Dataset entries:
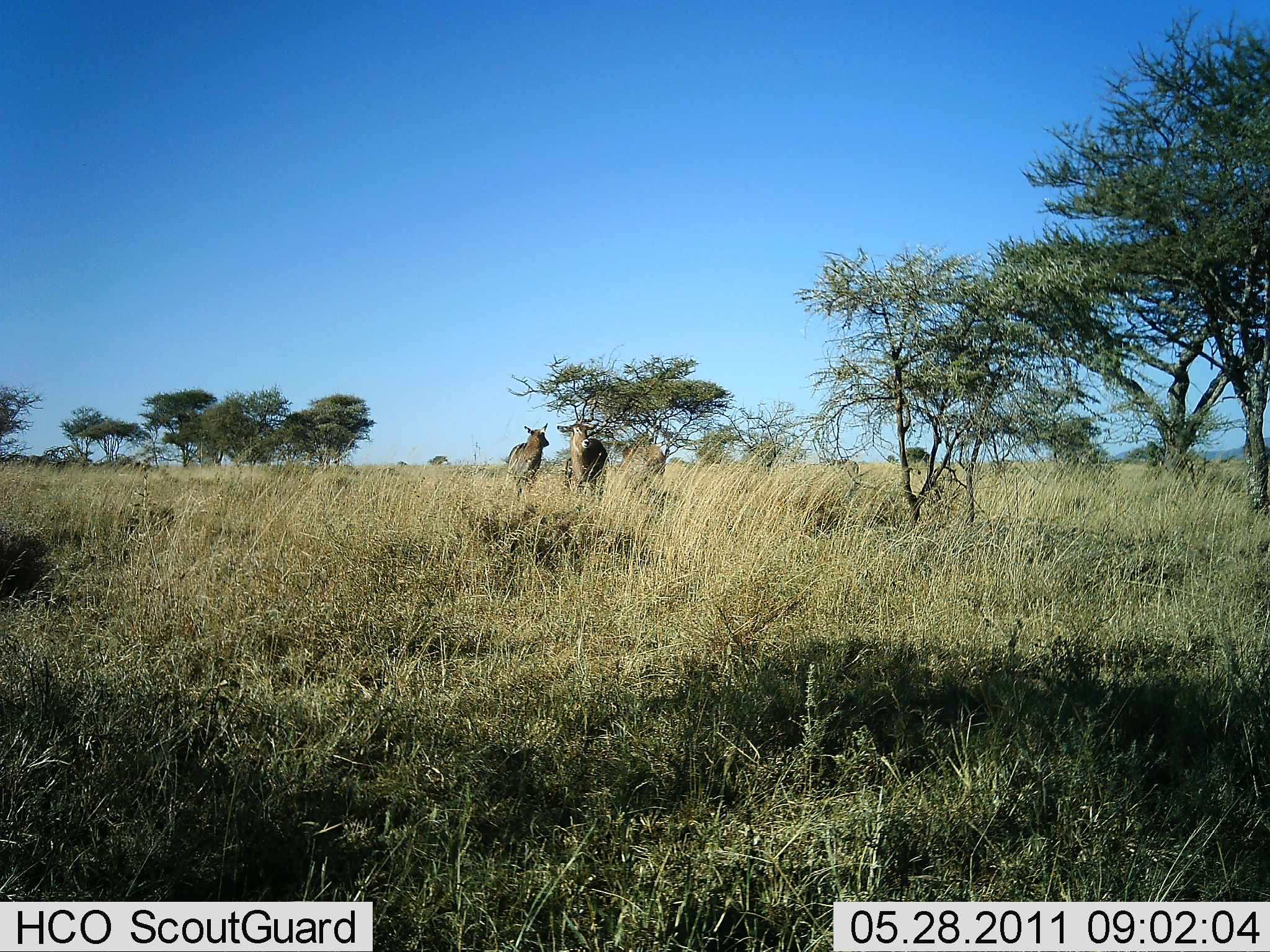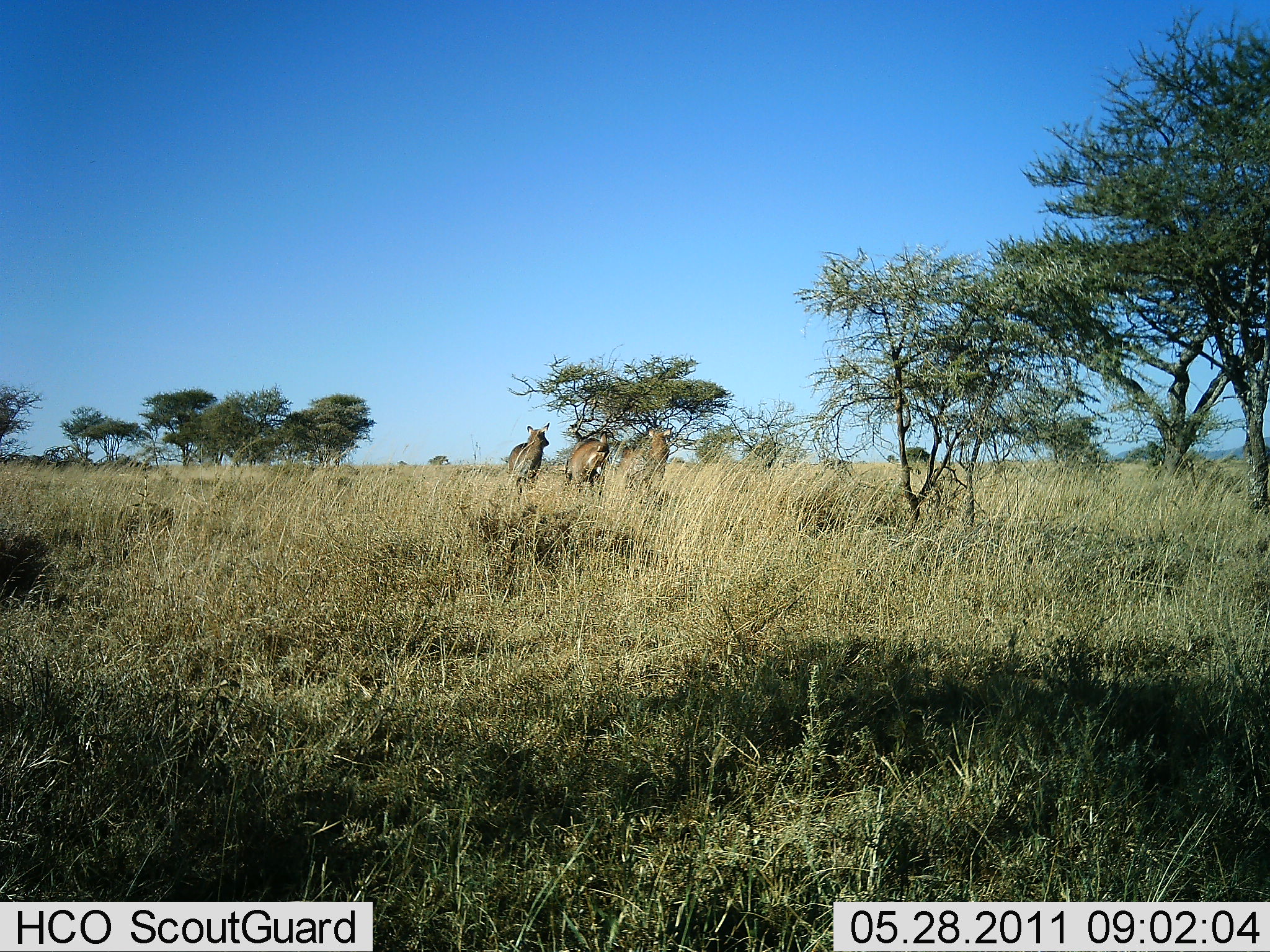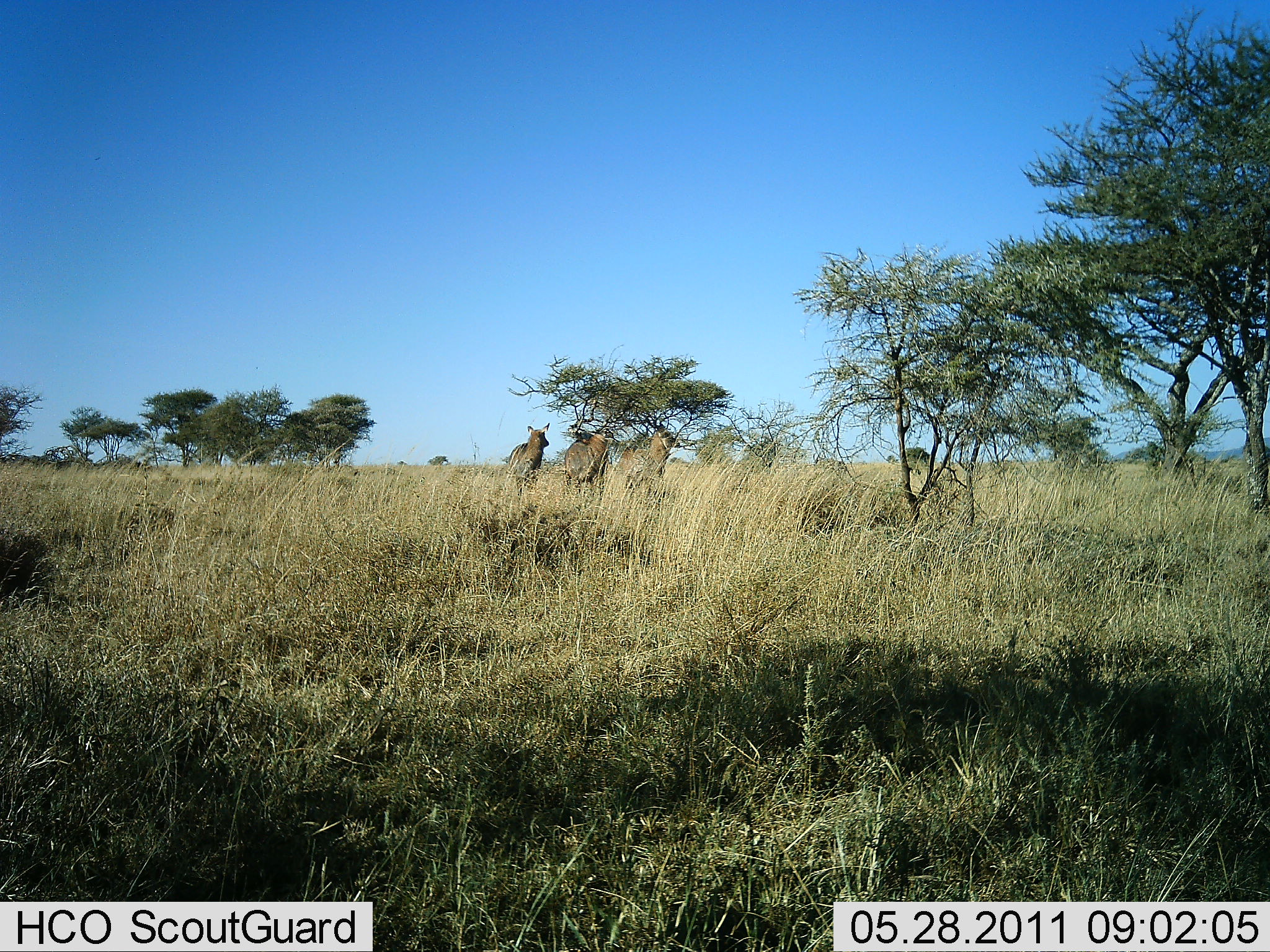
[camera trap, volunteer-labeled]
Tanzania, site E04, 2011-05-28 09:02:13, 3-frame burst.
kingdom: Animalia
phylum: Chordata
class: Mammalia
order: Artiodactyla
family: Bovidae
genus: Kobus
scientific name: Kobus ellipsiprymnus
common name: waterbuck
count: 3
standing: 80%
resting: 0%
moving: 0%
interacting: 0%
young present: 0%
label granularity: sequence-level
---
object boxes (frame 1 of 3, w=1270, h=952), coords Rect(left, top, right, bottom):
animal: Rect(555, 418, 608, 503); Rect(501, 419, 549, 492)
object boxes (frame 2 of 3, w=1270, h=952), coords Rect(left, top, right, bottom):
animal: Rect(619, 423, 675, 503); Rect(563, 429, 611, 499); Rect(507, 420, 550, 493)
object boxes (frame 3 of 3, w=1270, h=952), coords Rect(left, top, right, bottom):
animal: Rect(617, 427, 681, 501); Rect(561, 427, 615, 503); Rect(508, 421, 551, 491)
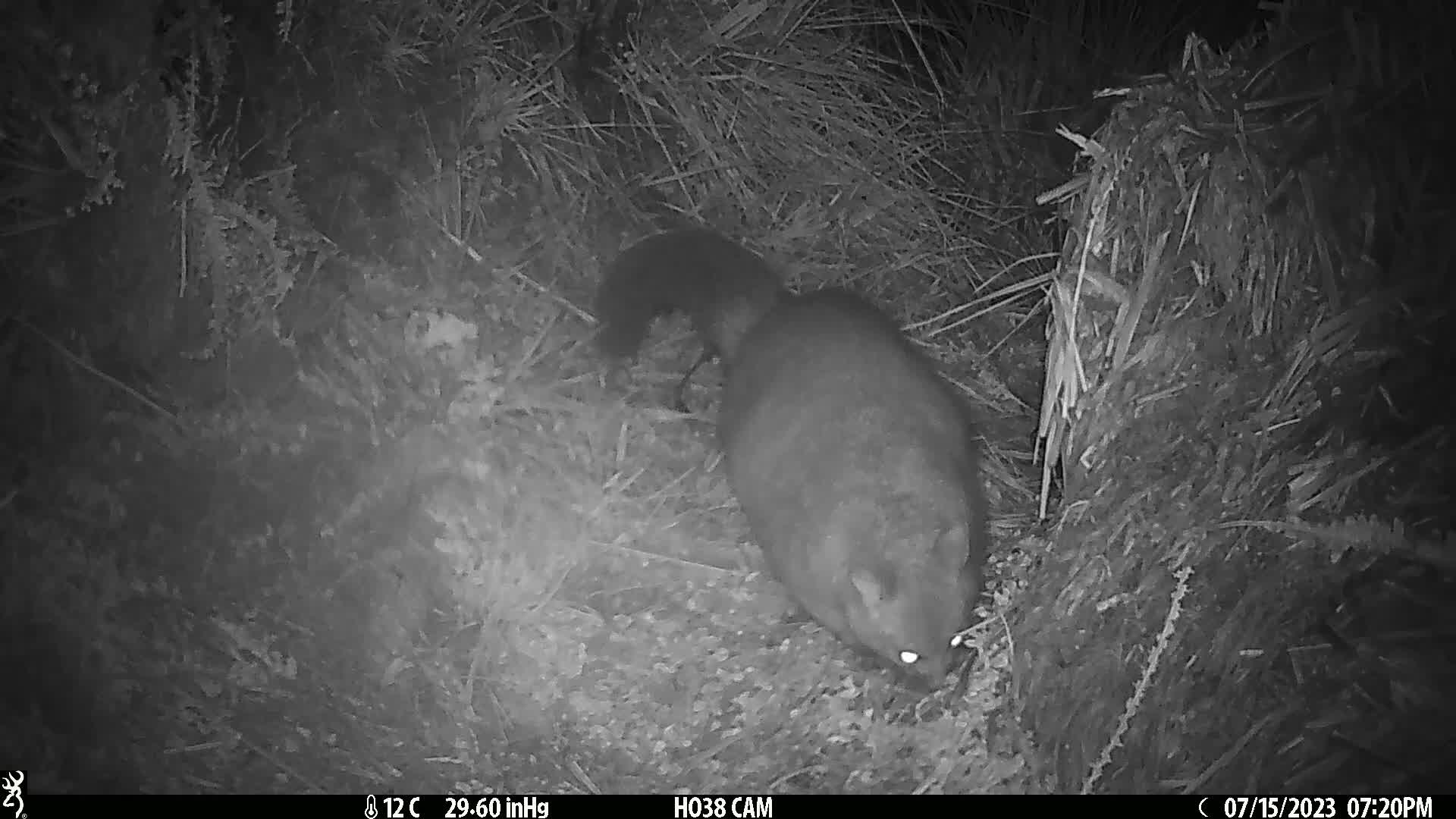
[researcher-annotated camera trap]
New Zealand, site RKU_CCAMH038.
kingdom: Animalia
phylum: Chordata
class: Mammalia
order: Diprotodontia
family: Phalangeridae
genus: Trichosurus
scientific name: Trichosurus vulpecula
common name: common brushtail possum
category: possum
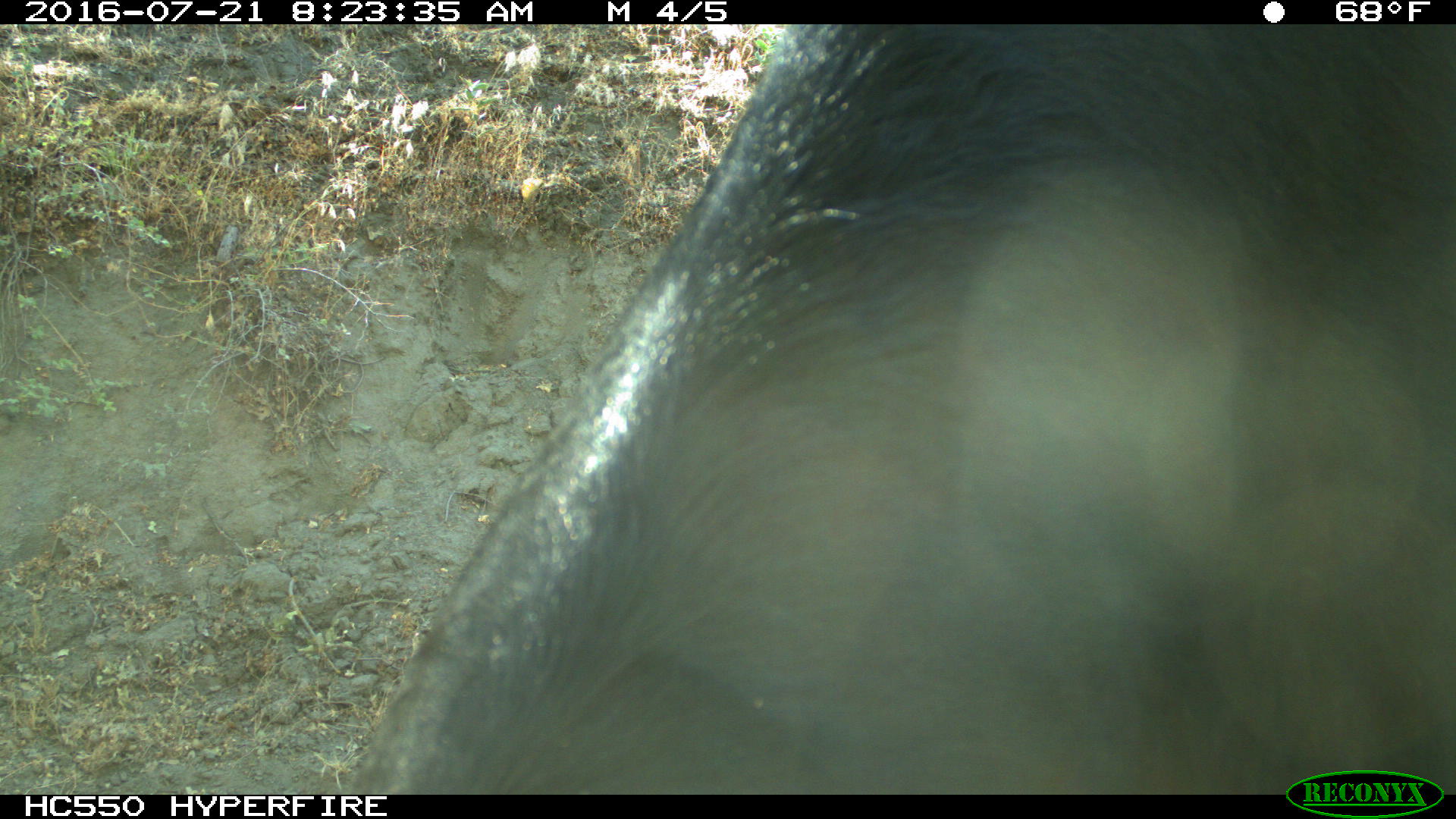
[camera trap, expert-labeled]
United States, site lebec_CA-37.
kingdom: Animalia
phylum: Chordata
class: Mammalia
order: Artiodactyla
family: Bovidae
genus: Bos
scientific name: Bos taurus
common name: domestic cow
Bos taurus (domestic cow).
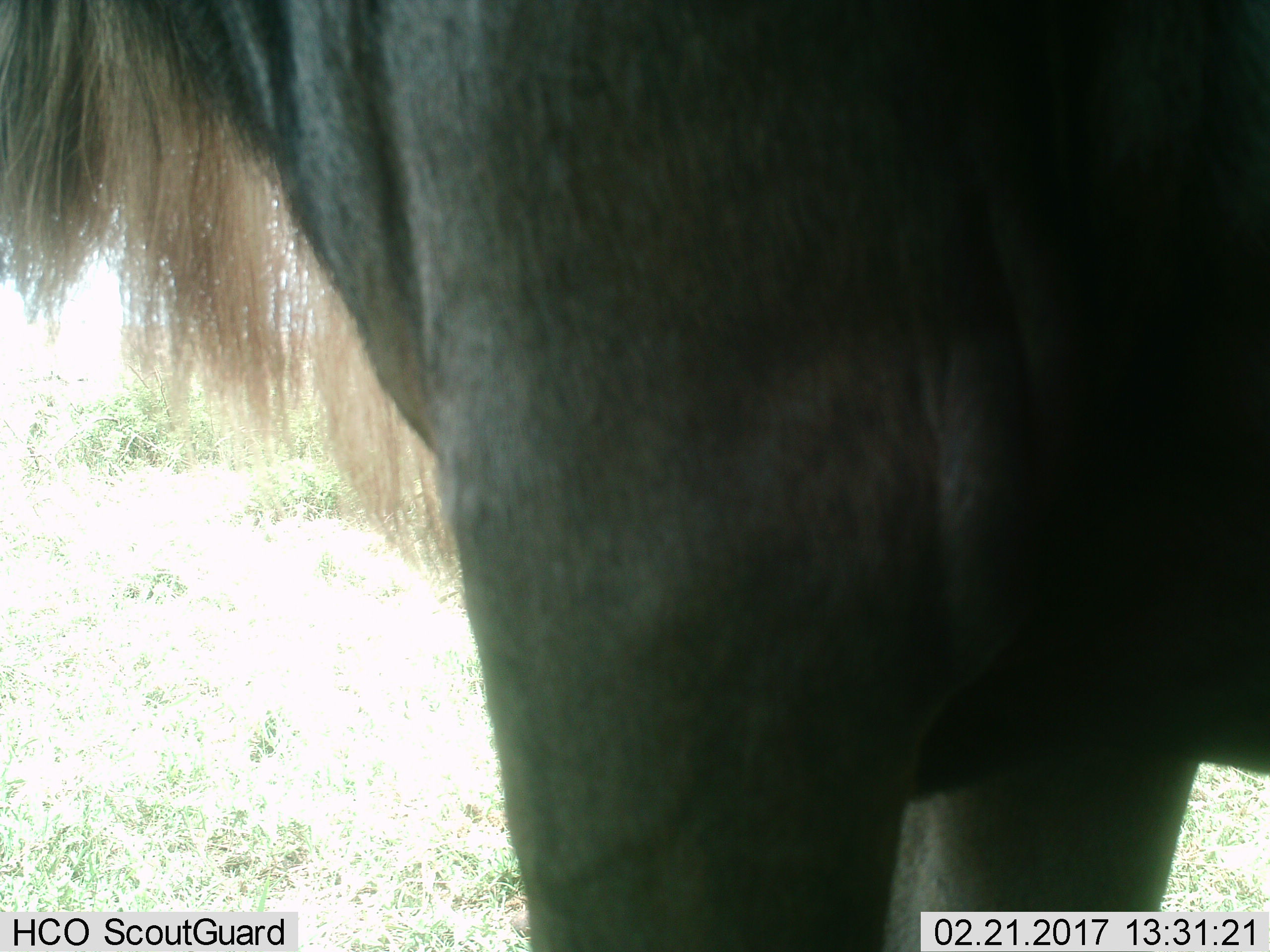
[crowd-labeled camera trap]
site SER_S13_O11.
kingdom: Animalia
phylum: Chordata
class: Mammalia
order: Artiodactyla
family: Bovidae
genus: Connochaetes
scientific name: Connochaetes taurinus taurinus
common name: blue wildebeest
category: wildebeestblue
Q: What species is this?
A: Wildebeestblue (blue wildebeest) (Connochaetes taurinus taurinus).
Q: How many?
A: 1.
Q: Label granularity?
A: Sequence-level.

■ Work required
Looking at the entries above, determine how many lines contain the word "level" and state only that number.

■ Solution
2